◆ **ФРАГМЕНТ ДОКУМЕНТА**:
Интервью номера

Илья Мощицкий – Глупо воспринимать людей, как кукол

Автор — Мария Атрощенко

Фото — Екатерина Чащина

Петербургский режиссёр, лауреат премии «Прорыв» Илья Мощицкий представил в Архангельском молодёжном театре спектакль по роману Эмиля Ажара «Вся жизнь впереди». В преддверии премьеры PLUS побеседовал с ним за чашкой чая с северными калитками.

Мария Атрощенко: Илья, какими судьбами в Архангельске?

Илья Мощицкий: Сюда меня привело желание сделать лучший спектакль в жизни (эта недостижимая затея стала для меня ритуалом). Мне показалось, что здесь симпатичные люди, симпатичное пространство. У театра привлекательная репутация. Он входит, наверное, в десятку лучших нестоличных театров, которые работают с разными режиссёрами, с разной драматургией, которые держат темп и вяжутся со временем.

Атрощенко: Чем вас привлёк роман «Вся жизнь впереди»?

Мощицкий: Это прекрасный материал для работы. Произведение, написанное лёгким и образным языком. В нём не нужно продираться через хитросплетения нового языка. Хотя я это тоже люблю, но здесь есть абсолютно прозрачная, лёгкая, ненадуманная история, и её хочется такой оставить. Очень хочется весь наш снобизм отринуть и взглянуть на неё глазами человека, не отравленного постмодерном. Мне надоел этот вечный чёрный квадрат, где ничего и никого нету, а любая эмоциональная составляющая сразу воспринимается пошлятиной. После отравления «пост-пост» и «мета-мета» хочется глотка свежего воздуха. Я воспринимаю этот спектакль, как драгоценный прозрачный камень, через который можно взглянуть на мир.

Атрощенко: В романе собраны все крайности: арабский мальчик воспитывается у старой еврейки в борделе, ещё чуть-чуть и был бы перебор…

Мощицкий: Да ну перестаньте! Я вам расскажу историю: в поезде Москва — Волгоград было очень душно, форточку открывать не стали, и в результате умер пассажир. Проводники не стали его «высаживать», и он ещё сутки ехал на своей полке. Это перебор или не перебор?

◆ **ВАША ЗАДАЧА**:
Напишите продолжение интервью с Ильёй Мощицким, начиная сразу после его последней реплики. Следующий перечень никак не связан с интервью.

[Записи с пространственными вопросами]
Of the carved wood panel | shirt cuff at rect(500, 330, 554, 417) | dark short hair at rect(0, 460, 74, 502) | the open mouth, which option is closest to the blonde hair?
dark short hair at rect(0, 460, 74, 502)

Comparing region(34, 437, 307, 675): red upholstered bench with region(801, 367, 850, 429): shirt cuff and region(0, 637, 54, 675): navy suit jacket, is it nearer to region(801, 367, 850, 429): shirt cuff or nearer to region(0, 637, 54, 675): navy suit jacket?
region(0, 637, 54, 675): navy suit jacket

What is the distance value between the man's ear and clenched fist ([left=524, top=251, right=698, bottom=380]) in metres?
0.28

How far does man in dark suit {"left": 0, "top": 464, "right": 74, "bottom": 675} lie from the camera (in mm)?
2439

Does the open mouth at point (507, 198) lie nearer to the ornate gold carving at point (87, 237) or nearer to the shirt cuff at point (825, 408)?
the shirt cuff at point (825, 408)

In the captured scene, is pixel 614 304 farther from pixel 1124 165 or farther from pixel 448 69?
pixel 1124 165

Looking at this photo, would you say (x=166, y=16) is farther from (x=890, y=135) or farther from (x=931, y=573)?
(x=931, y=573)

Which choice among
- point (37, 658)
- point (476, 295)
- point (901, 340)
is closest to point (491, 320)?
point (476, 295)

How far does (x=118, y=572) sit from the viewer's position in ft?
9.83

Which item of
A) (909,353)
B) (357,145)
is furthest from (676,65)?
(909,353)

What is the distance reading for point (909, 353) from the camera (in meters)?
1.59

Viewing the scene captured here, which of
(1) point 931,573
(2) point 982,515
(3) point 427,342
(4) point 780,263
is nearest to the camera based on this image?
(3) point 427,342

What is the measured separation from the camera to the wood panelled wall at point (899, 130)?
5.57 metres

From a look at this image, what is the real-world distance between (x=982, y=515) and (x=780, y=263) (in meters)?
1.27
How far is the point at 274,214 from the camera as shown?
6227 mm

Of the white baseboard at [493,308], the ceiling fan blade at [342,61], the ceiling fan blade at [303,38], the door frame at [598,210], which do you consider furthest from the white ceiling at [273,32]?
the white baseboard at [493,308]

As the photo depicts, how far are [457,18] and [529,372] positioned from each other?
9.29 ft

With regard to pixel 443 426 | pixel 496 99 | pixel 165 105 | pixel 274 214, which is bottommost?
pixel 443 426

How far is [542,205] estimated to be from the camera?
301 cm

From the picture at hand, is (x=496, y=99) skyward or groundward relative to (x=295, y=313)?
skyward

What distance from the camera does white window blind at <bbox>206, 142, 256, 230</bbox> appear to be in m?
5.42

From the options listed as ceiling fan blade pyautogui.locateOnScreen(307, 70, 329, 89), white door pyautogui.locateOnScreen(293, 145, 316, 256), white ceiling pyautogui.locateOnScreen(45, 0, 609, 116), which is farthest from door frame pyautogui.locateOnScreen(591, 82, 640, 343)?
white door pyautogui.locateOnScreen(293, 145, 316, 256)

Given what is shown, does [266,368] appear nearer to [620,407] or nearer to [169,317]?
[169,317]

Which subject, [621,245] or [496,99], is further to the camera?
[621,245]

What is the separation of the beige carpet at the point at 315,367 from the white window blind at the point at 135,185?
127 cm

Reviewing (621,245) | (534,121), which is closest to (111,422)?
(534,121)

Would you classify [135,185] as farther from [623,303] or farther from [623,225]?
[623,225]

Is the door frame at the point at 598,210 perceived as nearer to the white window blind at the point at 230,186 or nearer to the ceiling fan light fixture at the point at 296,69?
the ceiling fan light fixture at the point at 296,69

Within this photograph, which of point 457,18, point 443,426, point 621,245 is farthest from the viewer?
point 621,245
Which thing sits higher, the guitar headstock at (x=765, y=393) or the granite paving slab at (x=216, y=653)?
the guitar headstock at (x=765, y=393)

* * *

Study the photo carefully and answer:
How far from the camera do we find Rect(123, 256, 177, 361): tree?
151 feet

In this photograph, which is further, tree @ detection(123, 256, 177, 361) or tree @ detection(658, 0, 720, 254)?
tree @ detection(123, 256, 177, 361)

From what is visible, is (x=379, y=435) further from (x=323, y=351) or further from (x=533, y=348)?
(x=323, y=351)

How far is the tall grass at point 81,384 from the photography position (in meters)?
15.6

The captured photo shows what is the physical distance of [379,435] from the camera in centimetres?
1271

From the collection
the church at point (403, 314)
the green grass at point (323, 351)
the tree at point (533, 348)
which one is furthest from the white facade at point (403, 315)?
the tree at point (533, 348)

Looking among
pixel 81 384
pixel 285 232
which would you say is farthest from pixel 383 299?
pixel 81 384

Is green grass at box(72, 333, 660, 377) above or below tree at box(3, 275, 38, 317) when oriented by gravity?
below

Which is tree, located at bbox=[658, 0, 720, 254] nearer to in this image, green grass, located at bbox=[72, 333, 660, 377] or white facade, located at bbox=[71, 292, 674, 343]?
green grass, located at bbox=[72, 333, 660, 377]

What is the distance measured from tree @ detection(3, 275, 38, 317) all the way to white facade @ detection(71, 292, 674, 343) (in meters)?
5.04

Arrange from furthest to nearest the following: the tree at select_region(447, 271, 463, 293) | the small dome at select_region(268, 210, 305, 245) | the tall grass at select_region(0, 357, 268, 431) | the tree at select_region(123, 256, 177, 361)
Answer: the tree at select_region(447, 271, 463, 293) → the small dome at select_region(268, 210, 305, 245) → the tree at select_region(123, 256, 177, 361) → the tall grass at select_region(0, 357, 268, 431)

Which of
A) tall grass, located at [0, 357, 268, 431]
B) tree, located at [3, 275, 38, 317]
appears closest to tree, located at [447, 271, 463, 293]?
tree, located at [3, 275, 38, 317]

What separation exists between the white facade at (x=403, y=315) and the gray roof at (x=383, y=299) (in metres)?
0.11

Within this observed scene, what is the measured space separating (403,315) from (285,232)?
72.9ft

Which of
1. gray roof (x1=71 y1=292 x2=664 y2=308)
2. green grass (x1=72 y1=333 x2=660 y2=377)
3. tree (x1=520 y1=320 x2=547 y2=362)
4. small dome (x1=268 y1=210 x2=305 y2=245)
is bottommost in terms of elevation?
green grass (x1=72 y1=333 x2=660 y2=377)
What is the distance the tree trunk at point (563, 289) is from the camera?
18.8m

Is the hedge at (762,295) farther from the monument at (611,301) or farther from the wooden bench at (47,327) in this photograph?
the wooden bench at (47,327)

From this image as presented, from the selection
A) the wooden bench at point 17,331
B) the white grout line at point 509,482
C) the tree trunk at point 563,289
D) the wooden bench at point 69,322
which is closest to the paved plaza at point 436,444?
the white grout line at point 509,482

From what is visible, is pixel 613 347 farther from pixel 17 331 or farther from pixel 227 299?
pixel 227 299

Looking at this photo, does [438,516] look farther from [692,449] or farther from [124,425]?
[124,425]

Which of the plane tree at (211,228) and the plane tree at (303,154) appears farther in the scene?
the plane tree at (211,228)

◆ **РЕШЁННАЯ ЗАДАЧА**:
Жизнь всегда изобретательней. Придумать то, что она не переизобретёт, довольно сложно. В романе действительность сглажена, там никто никому во сне не перерезает горло. Недавно я прочитал, что в каком-то селе 12-летняя девочка и взрослый мужчина долбанули своего приятеля по башке и расчленили, а потом решили посмотреть, что у него в голове, засунули её в микроволновку и съели мозги. А когда на суде их спросили, зачем, они ответили, что «было голодно». После этого Ажар кажется «попсой». Но это эстетичное произведение, не чернуха.

Атрощенко: В детстве вы и на катамаране в открытое море выходили, и со скал прыгали… Словом, рисковали. Чем вы рискуете, ставя «Всю жизнь впереди»?

Мощицкий: Я рискую сделать плохой спектакль. У Питера Брука есть замечательная метафора: режиссёр — это человек, который ведёт народ по извилистой горной тропе, но беда в том, что он слепой. Это очень верно. Я не знаю, куда я веду людей, я не приехал с готовым спектаклем в коробочке. Я не прихожу на репетиции с придуманной сценой, чтобы перенести её на живых людей. Это было бы мёртво. Каждый человек уникален, он несёт индивидуальную энергию и свой собственный опыт. Глупо воспринимать пятнадцать человек, как кукол.

Мне не нравится подход кукольного театра. Для меня постановка — это обмен опытом, энергиями и выработка в этом симбиозе новых материалов. Поэтому риск всегда есть, как в лабораторной работе, где химическая реакция может привести к взрыву. Это вызывает у меня азарт.

Мощицкий: Научиться складывать элементы в знакомую картинку не очень сложно. Довольно быстро можно найти волшебный ключик и этим ключиком открывать все произведения.

Атрощенко: А вы разные ключи ищете?

Мощицкий: Ну да. Я только что ставил античную трагедию. Было бы странно, если б я точно так же решал историю, написанную в ХХ веке.

Атрощенко: Вы наладили контакт с артистами?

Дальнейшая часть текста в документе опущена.